Spatial relationship data
⁂

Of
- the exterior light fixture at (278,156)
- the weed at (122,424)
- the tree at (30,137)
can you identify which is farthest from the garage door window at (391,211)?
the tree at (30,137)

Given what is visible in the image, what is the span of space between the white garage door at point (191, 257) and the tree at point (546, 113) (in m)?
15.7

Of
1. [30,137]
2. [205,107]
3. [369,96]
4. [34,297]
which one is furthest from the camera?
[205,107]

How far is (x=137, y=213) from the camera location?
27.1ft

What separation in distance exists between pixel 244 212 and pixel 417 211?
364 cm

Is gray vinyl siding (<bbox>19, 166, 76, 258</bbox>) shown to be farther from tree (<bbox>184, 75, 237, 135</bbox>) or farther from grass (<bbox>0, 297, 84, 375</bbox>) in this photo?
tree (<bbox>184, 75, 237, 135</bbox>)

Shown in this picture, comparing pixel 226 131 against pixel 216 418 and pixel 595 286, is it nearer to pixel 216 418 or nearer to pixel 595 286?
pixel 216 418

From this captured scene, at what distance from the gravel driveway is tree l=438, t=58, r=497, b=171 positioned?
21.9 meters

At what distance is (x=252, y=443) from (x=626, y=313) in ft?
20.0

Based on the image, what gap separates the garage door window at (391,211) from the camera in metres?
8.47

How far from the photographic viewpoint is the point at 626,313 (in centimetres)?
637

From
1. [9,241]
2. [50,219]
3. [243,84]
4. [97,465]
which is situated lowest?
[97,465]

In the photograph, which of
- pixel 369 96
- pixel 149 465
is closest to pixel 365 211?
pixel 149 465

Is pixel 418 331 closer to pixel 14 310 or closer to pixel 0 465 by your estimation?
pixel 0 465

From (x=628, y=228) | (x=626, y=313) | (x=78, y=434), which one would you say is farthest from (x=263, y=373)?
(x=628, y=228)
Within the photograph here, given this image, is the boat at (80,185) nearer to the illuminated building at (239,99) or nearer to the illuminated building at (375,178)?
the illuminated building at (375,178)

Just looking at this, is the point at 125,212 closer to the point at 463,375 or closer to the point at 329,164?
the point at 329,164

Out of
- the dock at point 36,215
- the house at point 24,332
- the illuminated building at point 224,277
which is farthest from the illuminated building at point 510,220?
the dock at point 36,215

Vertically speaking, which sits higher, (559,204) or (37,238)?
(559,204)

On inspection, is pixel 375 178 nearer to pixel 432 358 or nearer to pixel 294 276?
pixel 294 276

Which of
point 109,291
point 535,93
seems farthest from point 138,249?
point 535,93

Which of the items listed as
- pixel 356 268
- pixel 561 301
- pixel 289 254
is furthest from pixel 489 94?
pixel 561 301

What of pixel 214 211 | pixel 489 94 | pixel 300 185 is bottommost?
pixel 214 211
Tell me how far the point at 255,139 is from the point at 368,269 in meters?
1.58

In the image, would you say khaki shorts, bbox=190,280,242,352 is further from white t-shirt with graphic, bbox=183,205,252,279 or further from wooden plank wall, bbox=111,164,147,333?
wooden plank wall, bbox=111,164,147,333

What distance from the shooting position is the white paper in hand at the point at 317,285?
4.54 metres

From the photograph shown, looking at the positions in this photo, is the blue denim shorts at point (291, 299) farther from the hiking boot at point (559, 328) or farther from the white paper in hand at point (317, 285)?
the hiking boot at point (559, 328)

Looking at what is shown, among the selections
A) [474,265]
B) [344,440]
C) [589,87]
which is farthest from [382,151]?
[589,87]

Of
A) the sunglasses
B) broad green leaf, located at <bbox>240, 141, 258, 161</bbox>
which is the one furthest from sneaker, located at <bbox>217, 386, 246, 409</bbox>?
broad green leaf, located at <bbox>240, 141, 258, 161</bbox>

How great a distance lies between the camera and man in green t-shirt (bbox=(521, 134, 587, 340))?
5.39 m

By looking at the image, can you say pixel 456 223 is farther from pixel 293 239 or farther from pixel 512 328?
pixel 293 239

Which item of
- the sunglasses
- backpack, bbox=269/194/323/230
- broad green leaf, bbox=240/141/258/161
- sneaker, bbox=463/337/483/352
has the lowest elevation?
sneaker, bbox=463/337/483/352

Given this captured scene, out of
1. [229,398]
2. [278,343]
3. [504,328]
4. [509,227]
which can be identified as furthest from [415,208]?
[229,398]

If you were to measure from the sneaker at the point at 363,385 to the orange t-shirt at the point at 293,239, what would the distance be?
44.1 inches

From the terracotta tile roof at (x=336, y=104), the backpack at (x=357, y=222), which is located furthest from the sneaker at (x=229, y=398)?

⁂

▶ _Task goal_
Please give the lines starting at the one containing "Vertically speaking, which" and ending at the one containing "44.1 inches" again, switching "sunglasses" to "eyeglasses" and changing nothing else.

▶ _Exercise answer_
Vertically speaking, which sits higher, (559,204) or (37,238)?
(559,204)

On inspection, is pixel 375 178 nearer to pixel 432 358 or nearer to pixel 294 276?
pixel 294 276

Which of
point 109,291
point 535,93
seems farthest from point 138,249?
point 535,93

Which of the items listed as
- pixel 356 268
- pixel 561 301
- pixel 289 254
is furthest from pixel 489 94?
pixel 561 301

What of pixel 214 211 | pixel 489 94 | pixel 300 185 is bottommost?
pixel 214 211
Tell me how far the point at 255,139 is from the point at 368,269 in meters?
1.58

In the image, would you say khaki shorts, bbox=190,280,242,352 is further from white t-shirt with graphic, bbox=183,205,252,279 or further from wooden plank wall, bbox=111,164,147,333?
wooden plank wall, bbox=111,164,147,333

What distance from the shooting position is the white paper in hand at the point at 317,285?
4.54 metres

From the photograph shown, looking at the positions in this photo, is the blue denim shorts at point (291, 299) farther from the hiking boot at point (559, 328) or farther from the white paper in hand at point (317, 285)?
the hiking boot at point (559, 328)

Looking at what is shown, among the selections
A) [474,265]
B) [344,440]
C) [589,87]
which is farthest from [382,151]?
[589,87]

Of
A) the eyeglasses
B) broad green leaf, located at <bbox>240, 141, 258, 161</bbox>
which is the one furthest from sneaker, located at <bbox>217, 386, 246, 409</bbox>?
broad green leaf, located at <bbox>240, 141, 258, 161</bbox>

How great a distance lies between the camera and man in green t-shirt (bbox=(521, 134, 587, 340))?
5.39 m

By looking at the image, can you say pixel 456 223 is farther from pixel 293 239 or farther from pixel 512 328?
pixel 293 239

Which item of
- the eyeglasses
- backpack, bbox=269/194/323/230
- broad green leaf, bbox=240/141/258/161
- sneaker, bbox=463/337/483/352
has the lowest elevation?
sneaker, bbox=463/337/483/352

Given this captured scene, out of
1. [229,398]
2. [278,343]
3. [504,328]
4. [509,227]
which can be identified as furthest from [415,208]?
[229,398]

If you were to measure from the sneaker at the point at 363,385 to the orange t-shirt at the point at 293,239, what would the distance be?
44.1 inches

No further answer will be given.